Posted: Fri Dec 30, 2005 7:55 am
by falconfx
Hi!

I'd like to include syscalls support into my kernel. I've read that I can use one IDT entry to define a software interrupt (e.g. 0x80).

My questions are: do I have to define it ring 0 or ring 3? Do I have to disable interrupts when a syscall gets called and therefore setting the IDT entry as a trap gate and not as an interrupt one?

Cheers,

falconfx

Re:Syscalls: some info

Posted: Fri Dec 30, 2005 8:07 am
by Brendan
Hi,
falconfx wrote:My questions are: do I have to define it ring 0 or ring 3? Do I have to disable interrupts when a syscall gets called and therefore setting the IDT entry as a trap gate and not as an interrupt one?
You have to set DPL in the IDT entry as 3 so that CPL=3 code can use it (if you set DPL to 0 then only CPL=0 code could use it, and CPL=3 code would generate a general protection fault if it tried).

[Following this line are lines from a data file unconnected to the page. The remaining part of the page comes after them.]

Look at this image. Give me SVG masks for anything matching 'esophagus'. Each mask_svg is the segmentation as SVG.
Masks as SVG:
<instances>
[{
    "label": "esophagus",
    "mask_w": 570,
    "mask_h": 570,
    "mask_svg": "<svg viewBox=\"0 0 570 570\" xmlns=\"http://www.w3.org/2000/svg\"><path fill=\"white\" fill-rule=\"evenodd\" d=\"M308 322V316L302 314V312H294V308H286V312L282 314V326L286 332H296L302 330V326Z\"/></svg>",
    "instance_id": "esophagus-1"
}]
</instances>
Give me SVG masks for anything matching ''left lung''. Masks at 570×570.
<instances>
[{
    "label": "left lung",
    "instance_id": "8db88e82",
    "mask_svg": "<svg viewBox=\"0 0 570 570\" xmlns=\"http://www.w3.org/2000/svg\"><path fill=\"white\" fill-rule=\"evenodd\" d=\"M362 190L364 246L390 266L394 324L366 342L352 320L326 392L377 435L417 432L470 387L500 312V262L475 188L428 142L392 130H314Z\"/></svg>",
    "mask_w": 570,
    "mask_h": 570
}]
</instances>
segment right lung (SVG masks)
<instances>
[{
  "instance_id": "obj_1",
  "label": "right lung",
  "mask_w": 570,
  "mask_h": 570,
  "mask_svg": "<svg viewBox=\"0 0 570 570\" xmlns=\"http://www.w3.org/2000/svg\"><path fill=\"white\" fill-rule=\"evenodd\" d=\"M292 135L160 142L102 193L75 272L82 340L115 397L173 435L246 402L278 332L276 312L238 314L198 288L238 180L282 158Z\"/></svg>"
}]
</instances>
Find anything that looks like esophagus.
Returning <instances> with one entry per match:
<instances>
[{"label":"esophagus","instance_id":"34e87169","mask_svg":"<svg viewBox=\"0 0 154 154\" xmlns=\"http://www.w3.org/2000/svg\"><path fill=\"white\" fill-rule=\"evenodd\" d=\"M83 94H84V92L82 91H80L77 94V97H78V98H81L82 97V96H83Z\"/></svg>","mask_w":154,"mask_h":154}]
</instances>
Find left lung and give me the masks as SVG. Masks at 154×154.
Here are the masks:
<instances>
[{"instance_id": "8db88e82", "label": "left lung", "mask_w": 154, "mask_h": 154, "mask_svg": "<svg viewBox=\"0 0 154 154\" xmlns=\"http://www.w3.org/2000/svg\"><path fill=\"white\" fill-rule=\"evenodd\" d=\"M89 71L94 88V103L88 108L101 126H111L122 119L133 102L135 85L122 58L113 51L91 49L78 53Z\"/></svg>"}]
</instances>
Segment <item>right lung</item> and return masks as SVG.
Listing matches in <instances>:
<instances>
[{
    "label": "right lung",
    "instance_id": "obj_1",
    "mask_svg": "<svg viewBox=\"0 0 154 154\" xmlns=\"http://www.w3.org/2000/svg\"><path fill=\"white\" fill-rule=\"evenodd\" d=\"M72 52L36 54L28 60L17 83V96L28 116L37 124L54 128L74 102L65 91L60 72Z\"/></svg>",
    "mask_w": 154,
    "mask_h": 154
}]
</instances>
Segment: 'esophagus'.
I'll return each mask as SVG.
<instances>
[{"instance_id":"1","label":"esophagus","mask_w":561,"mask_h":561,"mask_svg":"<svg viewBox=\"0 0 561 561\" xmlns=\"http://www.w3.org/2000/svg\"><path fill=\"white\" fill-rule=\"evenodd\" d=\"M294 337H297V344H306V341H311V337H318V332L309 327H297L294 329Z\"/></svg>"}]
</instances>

Depending on how you write your kernel (if it's interruptable or re-entrant or not), and if you do anything unusual with the kernel stack (like having N shared kernel stacks rather than one for each task) you may or may not want interrupts to be disabled automatically by the CPU. You don't have to do it one way or the other - it's your choice...


Cheers,

Brendan

Re:Syscalls: some info

Posted: Fri Dec 30, 2005 1:30 pm
by viral
Hello....
I have one problem. I am having a user task which run under its own address space as its have its own page directory. My question is Do I need to change the address space when syscall is made. i.e. USER -> KERNEL.
I am not getting how values are passed in syscall. integers or numbers are OK as they can be directly passed in registers, but how to pass structures?
Linux is using pointer of the structure to be passed in eax during a syscall, but when address space is changed then this pointer is immaterial....

Re:Syscalls: some info

Posted: Fri Dec 30, 2005 2:11 pm
by Colonel Kernel
viral wrote:I have one problem. I am having a user task which run under its own address space as its have its own page directory. My question is Do I need to change the address space when syscall is made. i.e. USER -> KERNEL.
There is a simple solution to this problem. Make sure that the kernel is mapped to the same virtual addresses in all address spaces. This means every page directory will have a certain number of entries that point to shared kernel page-tables. For example, for a 32-bit higher-half kernel that consumes half the address space, the first 512 entries in each page directory will point to private page tables for that process, while the remaining 512 entries will point to shared kernel page tables that map pages with "supervisor"-level access (this means they can only be touched from ring 0 code).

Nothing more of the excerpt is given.